▸ Soal a
Tuliskan ulang baris-baris data, mulai dari baris yang memuat "What is the distance from" sampai baris yang memuat "5.95 meters", sebagai tabel Markdown dengan kolom Nomor untuk nomor urut dan kolom Isi untuk teks barisnya. Lewati baris kosong dan jangan sertakan gambar dalam jawaban.

▸ Dokumen
Senin, 28 Juli 2008

TULISAN TERBARU MAHMUD JAUHARI ALI

Buku Elektronik,
Sebuah Kebijakan yang Kurang Pertimbangan

Mahmud Jauhari Ali
Pencinta Bahasa dan Sastra

“Pemerintah pusat dan daerah dapat membeli hak cipta buku dari pemiliknya. Semua orang berhak menggandakan, mencetak, memfotokopi, mengalihmediakan, dan atau memperdagangkan buku yang hak ciptanya telah dibeli pemerintah.”, demikianlah antara lain isi dari Peraturan Menteri Pendidikan Nasional, Bambang Sudibyo. Tidak dapat dipungkiri bahwa dengan adanya peraturan tersebut, berbagai pihak di luar para pembuat peraturan Departemen Pendidikan Nasional itu menjadi bingung termasuk para guru, orang tua, dan tentunya para siswa. Peraturan itu berkaitan dengan kebijakan Departemen Pendidikan Nasional dalam meluncurkan buku elektronik atau yang dikenal dengan electronic book (e-book). Peluncurannya direncanakan pada tanggal 2 Agustus 2008 dan sekaligus diresmikan oleh Presiden Susilo Bambang Yudhoyono. Dengan adanya buku elektronik (e-book) ini, para siswa dan guru dapat langsung mengunduh (men-download) buku-buku yang diinginkan melalui fasilitas internet secara gratis. Dengan kebijakan ini juga, pihak sekolah pun dapat meminta Kepala Dinas Pendidikan atau percetakan setempat untuk menggandakan dan menjual kepada siswa dengan harga kisaran antara Rp 4.452—Rp 19.379.

▸ Data Tugas
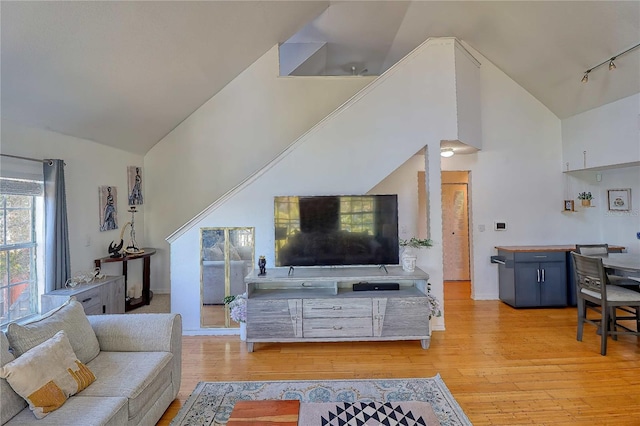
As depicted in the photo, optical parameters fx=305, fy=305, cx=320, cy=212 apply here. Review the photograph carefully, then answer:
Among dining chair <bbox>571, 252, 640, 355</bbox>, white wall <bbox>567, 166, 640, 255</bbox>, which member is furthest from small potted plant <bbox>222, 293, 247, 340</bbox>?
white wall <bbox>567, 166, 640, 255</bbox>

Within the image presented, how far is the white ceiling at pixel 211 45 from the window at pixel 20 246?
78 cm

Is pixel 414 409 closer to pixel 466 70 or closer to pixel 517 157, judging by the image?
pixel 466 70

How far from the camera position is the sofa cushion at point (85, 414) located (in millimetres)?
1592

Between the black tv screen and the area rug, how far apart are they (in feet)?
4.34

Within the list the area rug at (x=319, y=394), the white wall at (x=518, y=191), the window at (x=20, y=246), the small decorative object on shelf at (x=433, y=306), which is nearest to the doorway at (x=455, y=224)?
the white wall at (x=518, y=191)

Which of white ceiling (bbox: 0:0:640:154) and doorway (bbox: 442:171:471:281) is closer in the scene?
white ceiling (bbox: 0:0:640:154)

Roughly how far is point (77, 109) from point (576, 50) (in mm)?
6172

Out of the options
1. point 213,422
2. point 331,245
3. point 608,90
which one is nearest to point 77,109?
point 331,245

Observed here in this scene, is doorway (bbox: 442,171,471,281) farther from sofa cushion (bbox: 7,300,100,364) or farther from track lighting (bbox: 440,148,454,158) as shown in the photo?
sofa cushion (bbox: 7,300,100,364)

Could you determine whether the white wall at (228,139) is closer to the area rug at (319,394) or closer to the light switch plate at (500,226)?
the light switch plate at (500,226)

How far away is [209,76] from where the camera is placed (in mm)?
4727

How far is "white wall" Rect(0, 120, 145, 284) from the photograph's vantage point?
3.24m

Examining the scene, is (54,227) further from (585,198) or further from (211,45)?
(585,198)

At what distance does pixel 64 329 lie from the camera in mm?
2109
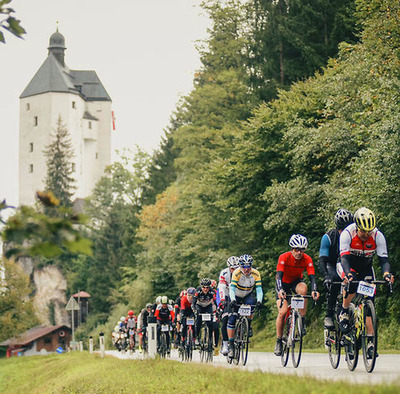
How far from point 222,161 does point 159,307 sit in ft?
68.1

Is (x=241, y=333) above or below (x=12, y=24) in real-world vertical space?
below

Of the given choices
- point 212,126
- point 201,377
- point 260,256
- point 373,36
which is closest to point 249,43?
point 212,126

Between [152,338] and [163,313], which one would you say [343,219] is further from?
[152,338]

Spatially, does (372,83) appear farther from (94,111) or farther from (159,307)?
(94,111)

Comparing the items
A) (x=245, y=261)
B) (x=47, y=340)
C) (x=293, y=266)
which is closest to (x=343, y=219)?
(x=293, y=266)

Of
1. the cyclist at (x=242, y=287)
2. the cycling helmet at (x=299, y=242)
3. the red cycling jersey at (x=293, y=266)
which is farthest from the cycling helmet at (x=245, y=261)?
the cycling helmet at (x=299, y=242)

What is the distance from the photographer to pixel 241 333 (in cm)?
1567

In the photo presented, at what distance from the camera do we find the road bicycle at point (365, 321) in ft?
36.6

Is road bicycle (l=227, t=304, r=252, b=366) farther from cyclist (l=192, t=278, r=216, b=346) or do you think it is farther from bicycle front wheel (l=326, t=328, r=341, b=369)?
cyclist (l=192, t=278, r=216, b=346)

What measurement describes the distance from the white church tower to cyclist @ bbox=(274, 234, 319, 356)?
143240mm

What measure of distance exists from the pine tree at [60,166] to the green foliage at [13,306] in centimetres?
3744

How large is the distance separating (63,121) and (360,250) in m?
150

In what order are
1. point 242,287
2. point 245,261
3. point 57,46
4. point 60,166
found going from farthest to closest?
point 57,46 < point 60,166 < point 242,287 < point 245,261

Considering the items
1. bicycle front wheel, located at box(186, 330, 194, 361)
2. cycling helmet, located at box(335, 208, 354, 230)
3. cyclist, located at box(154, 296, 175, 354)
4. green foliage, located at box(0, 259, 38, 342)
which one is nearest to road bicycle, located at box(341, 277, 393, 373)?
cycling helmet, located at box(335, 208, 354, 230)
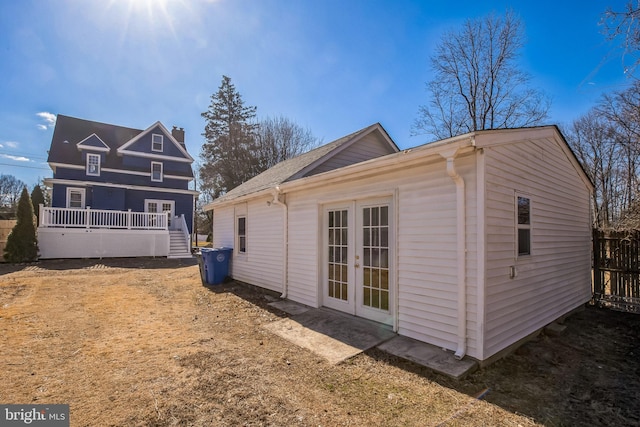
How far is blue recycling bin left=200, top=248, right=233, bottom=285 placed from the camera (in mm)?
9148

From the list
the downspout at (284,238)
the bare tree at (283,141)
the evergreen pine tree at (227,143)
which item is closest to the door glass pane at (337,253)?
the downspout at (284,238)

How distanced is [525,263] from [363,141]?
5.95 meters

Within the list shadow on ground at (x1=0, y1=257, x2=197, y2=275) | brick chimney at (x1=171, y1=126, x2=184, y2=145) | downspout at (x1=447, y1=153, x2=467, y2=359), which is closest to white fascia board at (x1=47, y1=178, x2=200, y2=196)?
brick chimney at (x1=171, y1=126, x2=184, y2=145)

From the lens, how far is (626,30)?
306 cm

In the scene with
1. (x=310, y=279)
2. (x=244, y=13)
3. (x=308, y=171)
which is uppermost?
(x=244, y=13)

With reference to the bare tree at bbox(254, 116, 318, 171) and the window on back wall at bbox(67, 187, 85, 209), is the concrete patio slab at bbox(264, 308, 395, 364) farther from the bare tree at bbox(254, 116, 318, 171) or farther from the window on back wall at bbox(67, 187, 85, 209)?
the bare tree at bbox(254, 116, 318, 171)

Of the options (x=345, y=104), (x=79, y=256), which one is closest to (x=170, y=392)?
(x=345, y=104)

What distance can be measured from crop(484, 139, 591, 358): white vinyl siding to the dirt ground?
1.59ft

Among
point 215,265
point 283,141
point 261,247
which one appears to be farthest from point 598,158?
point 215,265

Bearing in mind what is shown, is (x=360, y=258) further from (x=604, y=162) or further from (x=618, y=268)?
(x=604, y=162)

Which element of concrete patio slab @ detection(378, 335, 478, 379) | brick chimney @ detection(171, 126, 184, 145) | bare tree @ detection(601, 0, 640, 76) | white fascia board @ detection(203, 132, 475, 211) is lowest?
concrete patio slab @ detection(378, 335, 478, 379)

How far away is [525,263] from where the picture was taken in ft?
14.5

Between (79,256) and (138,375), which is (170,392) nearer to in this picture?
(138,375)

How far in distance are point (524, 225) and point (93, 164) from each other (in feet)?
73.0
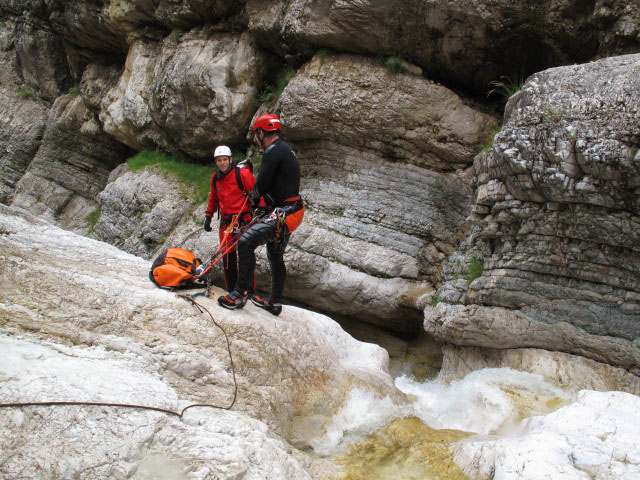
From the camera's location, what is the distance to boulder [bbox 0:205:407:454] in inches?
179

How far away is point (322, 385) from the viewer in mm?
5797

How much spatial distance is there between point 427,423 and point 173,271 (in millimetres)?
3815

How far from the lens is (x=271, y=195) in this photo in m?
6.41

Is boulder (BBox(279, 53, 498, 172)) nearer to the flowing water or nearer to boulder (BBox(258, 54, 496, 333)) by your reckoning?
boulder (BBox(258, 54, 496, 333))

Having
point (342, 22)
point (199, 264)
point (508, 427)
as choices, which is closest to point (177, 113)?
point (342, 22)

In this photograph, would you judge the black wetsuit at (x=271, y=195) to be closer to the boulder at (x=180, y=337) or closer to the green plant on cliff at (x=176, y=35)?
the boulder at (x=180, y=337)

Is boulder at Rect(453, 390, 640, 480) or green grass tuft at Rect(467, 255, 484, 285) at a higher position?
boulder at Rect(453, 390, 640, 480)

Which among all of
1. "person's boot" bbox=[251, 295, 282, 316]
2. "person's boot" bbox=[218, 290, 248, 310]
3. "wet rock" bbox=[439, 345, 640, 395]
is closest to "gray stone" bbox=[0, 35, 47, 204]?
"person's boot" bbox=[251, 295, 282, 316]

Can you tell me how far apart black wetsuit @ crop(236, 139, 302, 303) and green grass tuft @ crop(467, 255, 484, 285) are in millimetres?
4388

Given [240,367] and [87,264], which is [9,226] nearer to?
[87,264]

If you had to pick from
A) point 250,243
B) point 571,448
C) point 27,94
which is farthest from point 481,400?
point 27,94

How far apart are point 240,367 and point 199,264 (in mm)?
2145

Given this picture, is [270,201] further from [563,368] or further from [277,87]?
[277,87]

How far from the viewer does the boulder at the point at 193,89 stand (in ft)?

▸ Soal b
Menurut dokumen tentang buku elektronik, kapan peluncuran buku elektronik direncanakan?

▸ Jawaban a
| Nomor | Isi |
|---|---|
| 1 | What is the distance from the photographer to pixel 241 333 (in cm)? |
| 2 | 1567 |
| 3 | In the photo presented, at what distance from the camera do we find the road bicycle at point (365, 321) in ft? |
| 4 | 36.6 |
| 5 | Is road bicycle (l=227, t=304, r=252, b=366) farther from cyclist (l=192, t=278, r=216, b=346) or do you think it is farther from bicycle front wheel (l=326, t=328, r=341, b=369)? |
| 6 | cyclist (l=192, t=278, r=216, b=346) |
| 7 | What measurement describes the distance from the white church tower to cyclist @ bbox=(274, 234, 319, 356)? |
| 8 | 143240mm |
| 9 | What measure of distance exists from the pine tree at [60,166] to the green foliage at [13,306] in centimetres? |
| 10 | 3744 |
| 11 | How large is the distance separating (63,121) and (360,250) in m? |
| 12 | 150 |
| 13 | In what order are |
| 14 | 1. point 242,287 |
| 15 | 2. point 245,261 |
| 16 | 3. point 57,46 |
| 17 | 4. point 60,166 |
| 18 | found going from farthest to closest? |
| 19 | point 57,46 < point 60,166 < point 242,287 < point 245,261 |
| 20 | Considering the items |
| 21 | 1. bicycle front wheel, located at box(186, 330, 194, 361) |
| 22 | 2. cycling helmet, located at box(335, 208, 354, 230) |
| 23 | 3. cyclist, located at box(154, 296, 175, 354) |
| 24 | 4. green foliage, located at box(0, 259, 38, 342) |
| 25 | which one is nearest to road bicycle, located at box(341, 277, 393, 373)? |
| 26 | cycling helmet, located at box(335, 208, 354, 230) |
| 27 | How far is blue recycling bin left=200, top=248, right=233, bottom=285 placed from the camera (in mm)? |
| 28 | 9148 |
| 29 | From the list |
| 30 | the downspout at (284,238) |
| 31 | the bare tree at (283,141) |
| 32 | the evergreen pine tree at (227,143) |
| 33 | which item is closest to the door glass pane at (337,253)? |
| 34 | the downspout at (284,238) |
| 35 | How distanced is [525,263] from [363,141]? |
| 36 | 5.95 meters |

▸ Jawaban b
Peluncurannya direncanakan pada tanggal 2 Agustus 2008.